begin Data lines

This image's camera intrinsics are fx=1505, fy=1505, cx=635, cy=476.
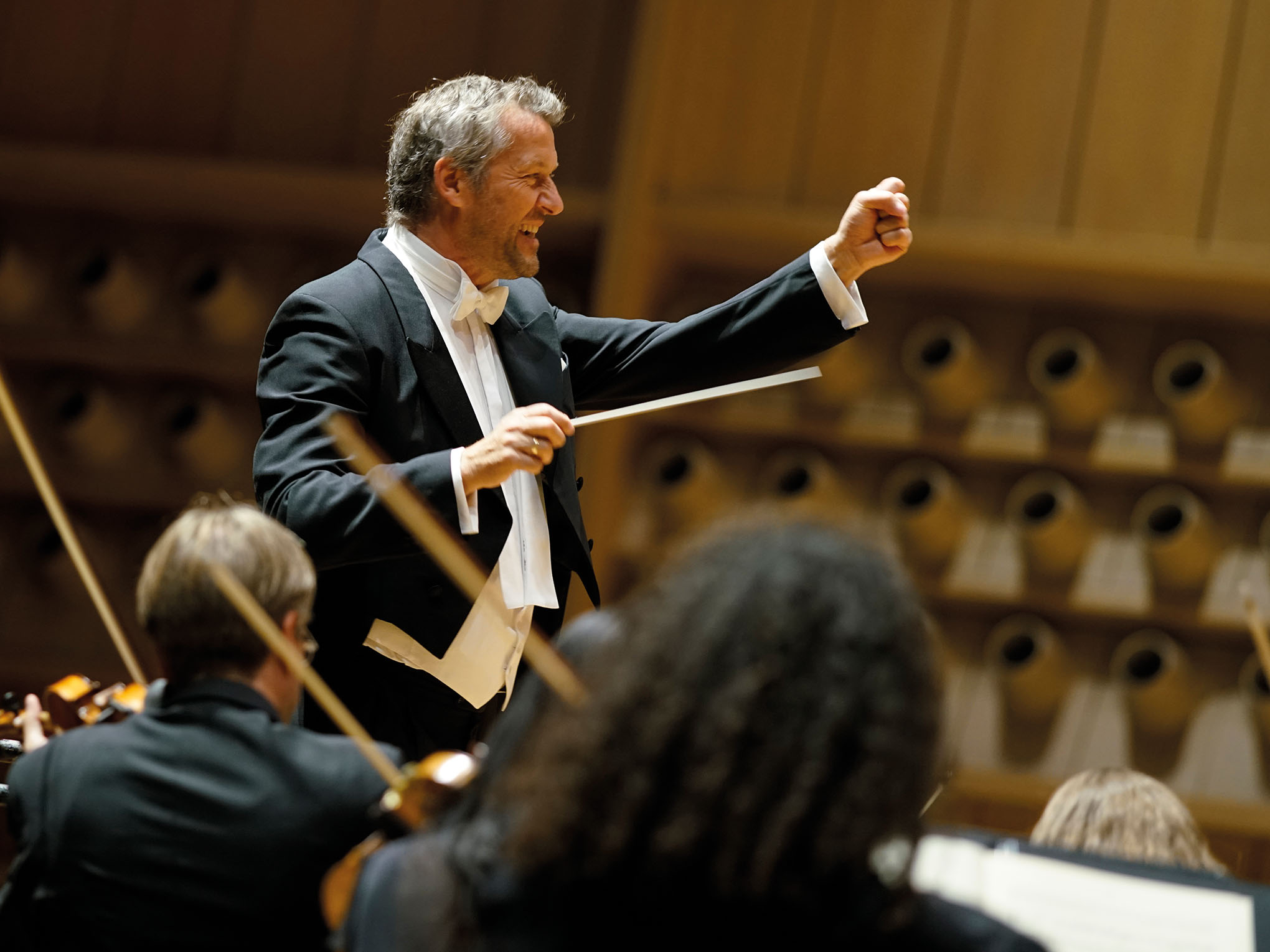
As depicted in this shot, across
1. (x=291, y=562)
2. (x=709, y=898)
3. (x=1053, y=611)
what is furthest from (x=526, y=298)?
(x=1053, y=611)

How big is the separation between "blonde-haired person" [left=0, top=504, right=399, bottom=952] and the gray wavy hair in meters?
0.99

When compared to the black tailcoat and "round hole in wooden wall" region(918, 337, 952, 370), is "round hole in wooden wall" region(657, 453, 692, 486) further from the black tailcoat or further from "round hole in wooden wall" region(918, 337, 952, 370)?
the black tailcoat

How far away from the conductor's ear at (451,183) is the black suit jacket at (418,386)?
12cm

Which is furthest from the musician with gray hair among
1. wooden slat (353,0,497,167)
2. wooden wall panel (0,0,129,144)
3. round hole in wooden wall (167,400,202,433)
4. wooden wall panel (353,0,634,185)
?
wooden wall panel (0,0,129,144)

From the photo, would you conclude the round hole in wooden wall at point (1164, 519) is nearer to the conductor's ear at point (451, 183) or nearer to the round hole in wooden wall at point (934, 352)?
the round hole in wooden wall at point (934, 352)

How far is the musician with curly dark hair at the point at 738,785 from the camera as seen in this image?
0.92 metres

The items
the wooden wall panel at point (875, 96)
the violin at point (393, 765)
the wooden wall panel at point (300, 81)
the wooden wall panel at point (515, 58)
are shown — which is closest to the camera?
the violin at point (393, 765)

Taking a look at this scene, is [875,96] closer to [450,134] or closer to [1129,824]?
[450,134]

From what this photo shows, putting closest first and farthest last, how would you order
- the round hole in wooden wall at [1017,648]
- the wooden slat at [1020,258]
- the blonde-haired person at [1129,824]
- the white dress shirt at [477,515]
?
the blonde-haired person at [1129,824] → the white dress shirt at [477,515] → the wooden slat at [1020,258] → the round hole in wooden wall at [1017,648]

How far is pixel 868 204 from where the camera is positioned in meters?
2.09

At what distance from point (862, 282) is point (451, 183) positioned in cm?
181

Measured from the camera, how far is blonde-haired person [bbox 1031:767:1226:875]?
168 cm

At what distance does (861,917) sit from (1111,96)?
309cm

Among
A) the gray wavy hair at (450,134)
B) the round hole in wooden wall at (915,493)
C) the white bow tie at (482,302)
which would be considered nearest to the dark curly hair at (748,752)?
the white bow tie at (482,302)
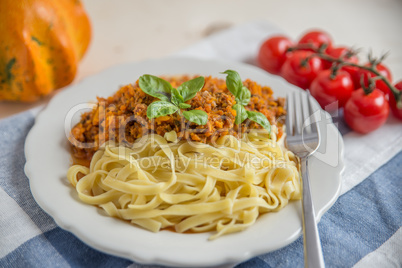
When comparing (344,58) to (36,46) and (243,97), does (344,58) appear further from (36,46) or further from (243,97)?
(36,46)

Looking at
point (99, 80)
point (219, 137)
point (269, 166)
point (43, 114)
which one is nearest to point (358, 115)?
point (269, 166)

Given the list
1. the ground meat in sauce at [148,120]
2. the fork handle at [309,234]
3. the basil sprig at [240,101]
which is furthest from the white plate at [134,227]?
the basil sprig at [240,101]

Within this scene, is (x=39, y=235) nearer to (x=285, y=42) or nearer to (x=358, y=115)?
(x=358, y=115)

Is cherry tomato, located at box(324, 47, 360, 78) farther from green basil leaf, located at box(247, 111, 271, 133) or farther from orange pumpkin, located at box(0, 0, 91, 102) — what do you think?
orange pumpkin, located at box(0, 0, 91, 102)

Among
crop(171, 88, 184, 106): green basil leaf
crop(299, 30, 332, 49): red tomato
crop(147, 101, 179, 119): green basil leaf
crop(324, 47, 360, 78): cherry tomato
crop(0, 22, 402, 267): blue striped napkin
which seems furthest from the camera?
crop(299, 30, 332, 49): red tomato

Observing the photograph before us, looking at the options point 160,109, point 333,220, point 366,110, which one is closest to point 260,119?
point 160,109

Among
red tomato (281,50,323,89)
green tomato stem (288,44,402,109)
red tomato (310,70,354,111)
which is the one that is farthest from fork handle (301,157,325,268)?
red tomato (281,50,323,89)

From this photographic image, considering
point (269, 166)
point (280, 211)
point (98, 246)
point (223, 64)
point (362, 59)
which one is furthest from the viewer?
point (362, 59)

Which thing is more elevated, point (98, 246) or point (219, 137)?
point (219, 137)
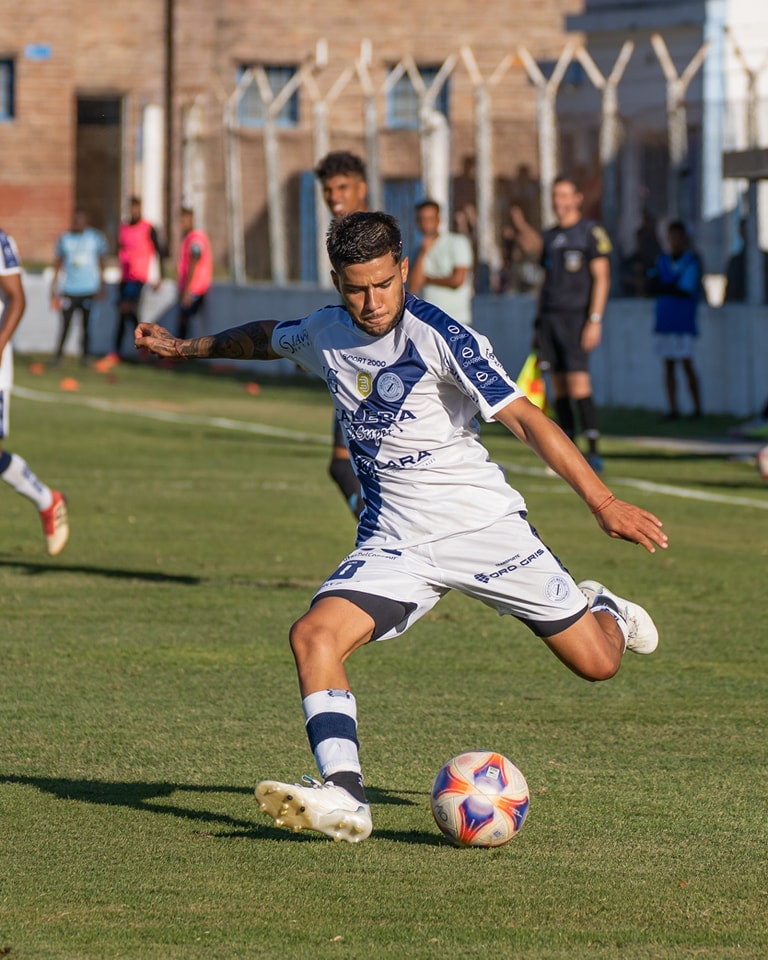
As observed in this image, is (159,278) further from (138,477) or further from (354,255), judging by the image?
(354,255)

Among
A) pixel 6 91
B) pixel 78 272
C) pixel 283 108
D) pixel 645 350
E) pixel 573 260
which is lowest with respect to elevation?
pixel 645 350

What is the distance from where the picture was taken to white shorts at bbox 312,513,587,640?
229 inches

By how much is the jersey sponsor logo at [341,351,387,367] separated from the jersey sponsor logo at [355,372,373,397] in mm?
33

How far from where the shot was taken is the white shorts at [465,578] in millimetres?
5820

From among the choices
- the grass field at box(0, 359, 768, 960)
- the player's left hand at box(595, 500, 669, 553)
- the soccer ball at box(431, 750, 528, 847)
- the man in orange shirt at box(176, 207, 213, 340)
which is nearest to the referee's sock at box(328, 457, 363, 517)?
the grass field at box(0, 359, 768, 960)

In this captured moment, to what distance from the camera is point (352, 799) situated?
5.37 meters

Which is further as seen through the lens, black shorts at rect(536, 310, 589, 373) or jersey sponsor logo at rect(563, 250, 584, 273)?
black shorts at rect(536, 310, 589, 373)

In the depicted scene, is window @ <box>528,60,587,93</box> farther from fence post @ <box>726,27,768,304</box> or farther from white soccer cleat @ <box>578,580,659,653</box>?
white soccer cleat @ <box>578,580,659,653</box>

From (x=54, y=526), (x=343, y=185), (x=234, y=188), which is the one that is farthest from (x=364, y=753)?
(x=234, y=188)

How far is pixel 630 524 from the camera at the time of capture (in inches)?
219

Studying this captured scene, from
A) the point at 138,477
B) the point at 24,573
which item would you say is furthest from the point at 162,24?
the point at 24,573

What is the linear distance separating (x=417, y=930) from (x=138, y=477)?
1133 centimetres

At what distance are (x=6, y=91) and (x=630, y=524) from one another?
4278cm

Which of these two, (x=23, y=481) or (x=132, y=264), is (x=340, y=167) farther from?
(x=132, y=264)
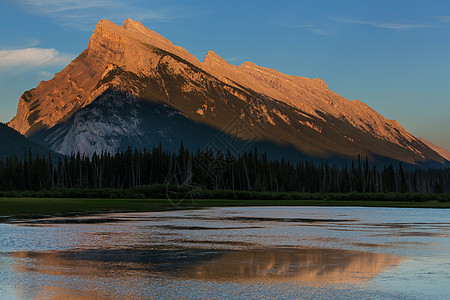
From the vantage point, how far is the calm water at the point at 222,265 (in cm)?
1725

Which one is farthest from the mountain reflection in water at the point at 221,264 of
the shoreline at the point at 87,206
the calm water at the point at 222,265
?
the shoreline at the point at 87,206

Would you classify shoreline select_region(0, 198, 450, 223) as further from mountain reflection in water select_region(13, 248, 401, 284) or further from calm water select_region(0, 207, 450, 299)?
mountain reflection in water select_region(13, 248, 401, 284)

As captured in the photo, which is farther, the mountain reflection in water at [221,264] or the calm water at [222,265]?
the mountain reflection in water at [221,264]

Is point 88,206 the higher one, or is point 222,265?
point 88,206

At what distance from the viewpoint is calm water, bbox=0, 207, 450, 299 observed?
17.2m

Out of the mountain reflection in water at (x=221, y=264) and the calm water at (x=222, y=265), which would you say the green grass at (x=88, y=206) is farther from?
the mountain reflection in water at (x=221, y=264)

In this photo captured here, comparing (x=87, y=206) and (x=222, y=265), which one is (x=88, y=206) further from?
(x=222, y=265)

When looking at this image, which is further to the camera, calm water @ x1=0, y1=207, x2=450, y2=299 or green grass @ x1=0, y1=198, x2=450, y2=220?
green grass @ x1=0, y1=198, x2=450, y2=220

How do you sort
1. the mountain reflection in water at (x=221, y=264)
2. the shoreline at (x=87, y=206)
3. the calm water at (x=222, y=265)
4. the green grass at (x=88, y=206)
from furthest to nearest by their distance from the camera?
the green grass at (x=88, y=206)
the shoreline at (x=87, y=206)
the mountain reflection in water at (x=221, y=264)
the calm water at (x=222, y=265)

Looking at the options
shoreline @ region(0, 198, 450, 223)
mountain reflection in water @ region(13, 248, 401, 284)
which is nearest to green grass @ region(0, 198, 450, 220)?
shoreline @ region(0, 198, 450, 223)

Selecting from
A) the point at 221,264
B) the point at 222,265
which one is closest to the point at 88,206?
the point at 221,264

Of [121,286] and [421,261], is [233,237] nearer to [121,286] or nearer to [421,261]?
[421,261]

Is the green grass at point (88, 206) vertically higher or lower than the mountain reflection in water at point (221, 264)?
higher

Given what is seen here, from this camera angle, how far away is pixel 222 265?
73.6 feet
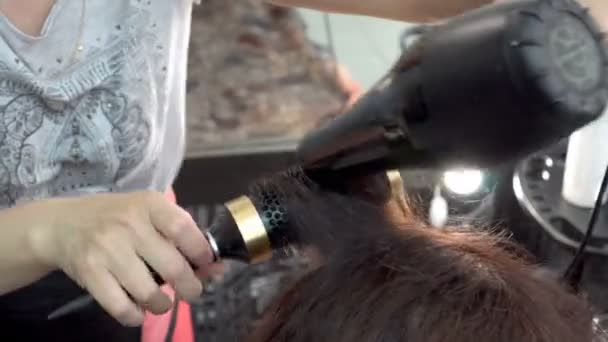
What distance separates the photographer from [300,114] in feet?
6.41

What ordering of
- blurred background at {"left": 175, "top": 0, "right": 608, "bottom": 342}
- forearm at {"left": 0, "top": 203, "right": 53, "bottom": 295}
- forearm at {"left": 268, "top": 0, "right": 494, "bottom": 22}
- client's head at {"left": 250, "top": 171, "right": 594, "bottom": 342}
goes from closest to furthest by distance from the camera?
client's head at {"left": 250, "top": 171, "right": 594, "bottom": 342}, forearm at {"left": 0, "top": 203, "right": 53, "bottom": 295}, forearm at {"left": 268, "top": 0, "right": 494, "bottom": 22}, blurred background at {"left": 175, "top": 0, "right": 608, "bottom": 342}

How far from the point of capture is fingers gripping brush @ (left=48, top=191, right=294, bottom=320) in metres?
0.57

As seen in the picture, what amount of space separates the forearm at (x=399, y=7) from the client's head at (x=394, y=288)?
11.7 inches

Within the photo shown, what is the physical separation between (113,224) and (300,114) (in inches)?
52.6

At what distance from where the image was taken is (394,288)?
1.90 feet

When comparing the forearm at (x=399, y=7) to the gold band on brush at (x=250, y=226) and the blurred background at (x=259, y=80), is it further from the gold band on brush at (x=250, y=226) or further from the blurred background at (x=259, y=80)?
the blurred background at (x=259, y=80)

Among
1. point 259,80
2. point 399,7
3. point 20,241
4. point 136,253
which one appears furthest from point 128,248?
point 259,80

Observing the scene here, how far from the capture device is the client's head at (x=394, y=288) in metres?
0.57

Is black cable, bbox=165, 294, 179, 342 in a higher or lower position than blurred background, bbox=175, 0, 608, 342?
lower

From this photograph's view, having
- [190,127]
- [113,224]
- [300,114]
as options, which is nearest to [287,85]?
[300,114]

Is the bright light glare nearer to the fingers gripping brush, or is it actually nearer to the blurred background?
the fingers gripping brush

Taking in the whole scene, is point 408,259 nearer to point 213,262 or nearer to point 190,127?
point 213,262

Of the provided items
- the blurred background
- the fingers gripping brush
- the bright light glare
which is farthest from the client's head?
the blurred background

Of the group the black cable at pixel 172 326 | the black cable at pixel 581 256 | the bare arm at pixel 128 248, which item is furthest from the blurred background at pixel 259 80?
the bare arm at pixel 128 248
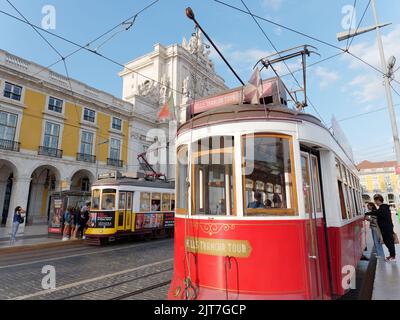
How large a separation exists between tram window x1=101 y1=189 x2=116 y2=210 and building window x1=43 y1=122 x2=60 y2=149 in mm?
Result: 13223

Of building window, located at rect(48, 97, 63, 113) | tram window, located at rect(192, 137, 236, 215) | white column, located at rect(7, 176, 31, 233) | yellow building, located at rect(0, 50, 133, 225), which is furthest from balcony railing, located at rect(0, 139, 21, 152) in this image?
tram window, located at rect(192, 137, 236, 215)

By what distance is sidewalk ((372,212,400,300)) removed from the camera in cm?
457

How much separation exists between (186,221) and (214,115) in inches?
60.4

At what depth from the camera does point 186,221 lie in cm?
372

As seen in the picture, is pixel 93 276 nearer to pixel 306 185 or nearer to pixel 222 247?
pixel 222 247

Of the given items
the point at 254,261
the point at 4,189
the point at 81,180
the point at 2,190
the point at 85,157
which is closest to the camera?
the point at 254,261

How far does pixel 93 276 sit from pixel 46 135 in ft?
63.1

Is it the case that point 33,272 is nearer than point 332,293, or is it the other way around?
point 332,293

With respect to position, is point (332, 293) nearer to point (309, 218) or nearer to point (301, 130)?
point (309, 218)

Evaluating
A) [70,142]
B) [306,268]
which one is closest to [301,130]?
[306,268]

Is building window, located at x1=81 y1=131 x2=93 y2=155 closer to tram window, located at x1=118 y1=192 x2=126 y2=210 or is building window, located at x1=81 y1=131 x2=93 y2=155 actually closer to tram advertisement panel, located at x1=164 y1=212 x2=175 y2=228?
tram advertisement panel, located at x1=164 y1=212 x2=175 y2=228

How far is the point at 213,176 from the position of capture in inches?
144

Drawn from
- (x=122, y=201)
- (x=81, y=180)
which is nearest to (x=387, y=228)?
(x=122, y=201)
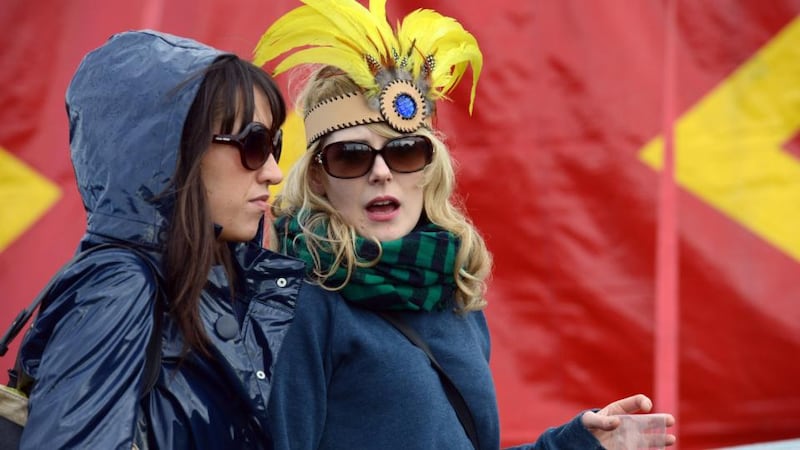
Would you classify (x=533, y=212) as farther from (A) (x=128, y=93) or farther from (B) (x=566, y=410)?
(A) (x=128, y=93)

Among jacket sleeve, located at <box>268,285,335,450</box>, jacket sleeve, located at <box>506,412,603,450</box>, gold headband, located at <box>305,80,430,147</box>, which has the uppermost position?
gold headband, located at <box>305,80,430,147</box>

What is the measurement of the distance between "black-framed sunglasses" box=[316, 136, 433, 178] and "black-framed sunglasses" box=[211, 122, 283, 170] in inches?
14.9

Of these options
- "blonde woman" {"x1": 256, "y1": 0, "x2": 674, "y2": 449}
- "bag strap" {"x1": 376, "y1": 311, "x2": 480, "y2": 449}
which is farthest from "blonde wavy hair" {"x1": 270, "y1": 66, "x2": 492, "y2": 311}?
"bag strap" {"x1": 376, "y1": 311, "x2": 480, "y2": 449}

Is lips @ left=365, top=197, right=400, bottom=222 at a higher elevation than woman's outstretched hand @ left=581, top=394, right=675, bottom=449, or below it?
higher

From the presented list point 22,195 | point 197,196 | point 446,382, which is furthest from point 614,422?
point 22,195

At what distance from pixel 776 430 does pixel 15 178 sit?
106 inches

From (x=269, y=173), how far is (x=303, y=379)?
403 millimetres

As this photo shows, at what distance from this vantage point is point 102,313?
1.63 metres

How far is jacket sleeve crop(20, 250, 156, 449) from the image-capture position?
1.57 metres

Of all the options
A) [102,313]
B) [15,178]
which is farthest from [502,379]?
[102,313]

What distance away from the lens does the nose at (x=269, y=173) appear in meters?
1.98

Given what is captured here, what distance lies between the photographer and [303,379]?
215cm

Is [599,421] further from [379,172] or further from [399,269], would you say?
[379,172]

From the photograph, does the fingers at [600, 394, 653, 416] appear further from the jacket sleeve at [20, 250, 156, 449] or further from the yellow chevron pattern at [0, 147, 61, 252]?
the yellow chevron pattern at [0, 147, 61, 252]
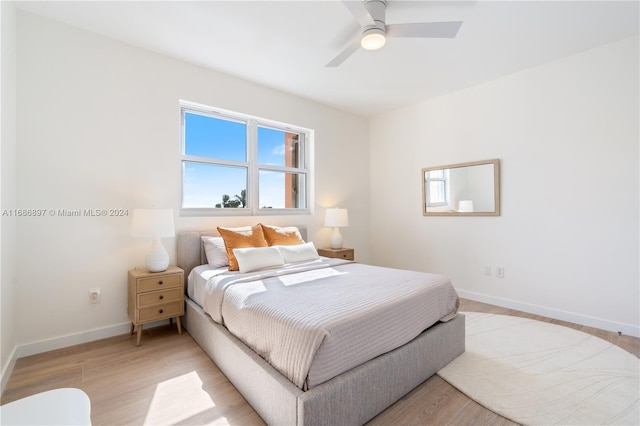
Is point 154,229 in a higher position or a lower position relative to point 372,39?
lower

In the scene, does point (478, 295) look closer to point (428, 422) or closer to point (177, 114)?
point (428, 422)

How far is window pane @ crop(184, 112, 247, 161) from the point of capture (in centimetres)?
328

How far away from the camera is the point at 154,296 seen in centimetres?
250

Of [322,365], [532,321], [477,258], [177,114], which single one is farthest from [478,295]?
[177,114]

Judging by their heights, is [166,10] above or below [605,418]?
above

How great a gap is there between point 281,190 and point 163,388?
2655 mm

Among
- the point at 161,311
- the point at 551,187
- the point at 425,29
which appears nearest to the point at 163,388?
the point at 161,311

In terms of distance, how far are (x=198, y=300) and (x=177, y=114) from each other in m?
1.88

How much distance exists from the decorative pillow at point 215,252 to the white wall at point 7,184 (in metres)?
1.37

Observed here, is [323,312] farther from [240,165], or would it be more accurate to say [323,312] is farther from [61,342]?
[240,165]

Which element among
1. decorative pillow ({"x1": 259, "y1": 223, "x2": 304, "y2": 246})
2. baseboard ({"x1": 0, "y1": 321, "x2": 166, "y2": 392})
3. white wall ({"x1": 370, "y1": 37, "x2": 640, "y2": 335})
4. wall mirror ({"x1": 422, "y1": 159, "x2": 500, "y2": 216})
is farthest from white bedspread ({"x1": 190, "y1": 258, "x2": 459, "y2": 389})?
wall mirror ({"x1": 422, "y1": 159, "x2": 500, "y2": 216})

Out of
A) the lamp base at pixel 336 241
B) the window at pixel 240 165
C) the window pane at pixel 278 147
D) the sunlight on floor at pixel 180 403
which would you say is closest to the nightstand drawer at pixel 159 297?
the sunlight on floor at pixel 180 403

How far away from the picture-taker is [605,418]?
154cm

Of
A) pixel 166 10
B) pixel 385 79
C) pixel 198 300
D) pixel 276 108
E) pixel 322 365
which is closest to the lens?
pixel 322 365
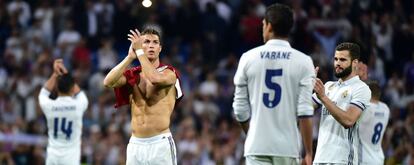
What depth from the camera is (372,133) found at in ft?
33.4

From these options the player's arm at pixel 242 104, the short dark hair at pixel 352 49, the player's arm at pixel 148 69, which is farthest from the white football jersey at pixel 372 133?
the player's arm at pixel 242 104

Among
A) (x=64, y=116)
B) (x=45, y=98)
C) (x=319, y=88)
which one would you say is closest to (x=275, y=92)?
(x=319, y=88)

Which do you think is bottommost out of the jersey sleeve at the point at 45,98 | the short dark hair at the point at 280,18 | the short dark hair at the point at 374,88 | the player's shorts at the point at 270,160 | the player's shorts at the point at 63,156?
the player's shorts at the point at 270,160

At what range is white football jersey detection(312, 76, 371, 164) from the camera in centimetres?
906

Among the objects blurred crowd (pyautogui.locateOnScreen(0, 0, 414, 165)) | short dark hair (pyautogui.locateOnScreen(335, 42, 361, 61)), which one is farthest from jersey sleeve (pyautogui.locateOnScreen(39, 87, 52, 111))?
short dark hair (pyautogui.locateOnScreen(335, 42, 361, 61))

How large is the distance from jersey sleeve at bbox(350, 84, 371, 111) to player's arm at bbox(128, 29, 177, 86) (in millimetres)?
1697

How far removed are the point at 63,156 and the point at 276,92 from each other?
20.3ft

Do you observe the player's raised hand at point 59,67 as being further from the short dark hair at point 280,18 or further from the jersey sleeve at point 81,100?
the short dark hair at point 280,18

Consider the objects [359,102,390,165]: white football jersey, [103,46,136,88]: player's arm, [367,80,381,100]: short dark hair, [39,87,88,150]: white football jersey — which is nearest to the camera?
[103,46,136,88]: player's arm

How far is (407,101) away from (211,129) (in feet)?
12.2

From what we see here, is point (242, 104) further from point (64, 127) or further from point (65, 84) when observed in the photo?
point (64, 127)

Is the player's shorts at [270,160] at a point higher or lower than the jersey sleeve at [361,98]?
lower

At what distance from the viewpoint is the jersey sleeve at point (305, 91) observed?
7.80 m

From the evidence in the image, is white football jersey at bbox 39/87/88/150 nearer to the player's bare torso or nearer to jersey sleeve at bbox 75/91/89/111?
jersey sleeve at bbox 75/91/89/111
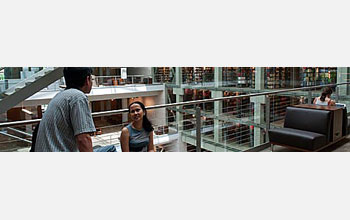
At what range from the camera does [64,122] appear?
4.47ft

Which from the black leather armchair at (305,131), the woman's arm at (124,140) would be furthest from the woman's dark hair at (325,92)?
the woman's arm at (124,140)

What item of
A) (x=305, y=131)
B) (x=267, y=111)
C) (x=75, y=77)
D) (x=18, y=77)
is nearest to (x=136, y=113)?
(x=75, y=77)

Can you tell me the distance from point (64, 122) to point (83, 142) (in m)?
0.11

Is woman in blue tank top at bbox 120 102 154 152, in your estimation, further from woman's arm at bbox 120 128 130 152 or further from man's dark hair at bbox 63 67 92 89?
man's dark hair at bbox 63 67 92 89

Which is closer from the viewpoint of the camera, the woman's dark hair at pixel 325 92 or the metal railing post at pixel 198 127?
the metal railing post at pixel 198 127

end Data lines

From the line with "At what range from" to the last line of the material, give every line again exactly, and only those lines.

● Task answer:
At what range from the camera does [64,122] appear?
4.47ft

Which from the black leather armchair at (305,131), the woman's arm at (124,140) would be furthest from the woman's dark hair at (325,92)?
the woman's arm at (124,140)

What item of
A) (x=305, y=131)
B) (x=267, y=111)
C) (x=75, y=77)
D) (x=18, y=77)
is nearest to (x=136, y=113)?
(x=75, y=77)

Can you tell me the distance from point (64, 122) to point (83, 142) (in m)?
0.11

Is woman in blue tank top at bbox 120 102 154 152, in your estimation, further from woman's arm at bbox 120 128 130 152 or further from man's dark hair at bbox 63 67 92 89?
man's dark hair at bbox 63 67 92 89

Which is closer from the viewpoint of the camera, the woman's dark hair at pixel 325 92 or the metal railing post at pixel 198 127?
the metal railing post at pixel 198 127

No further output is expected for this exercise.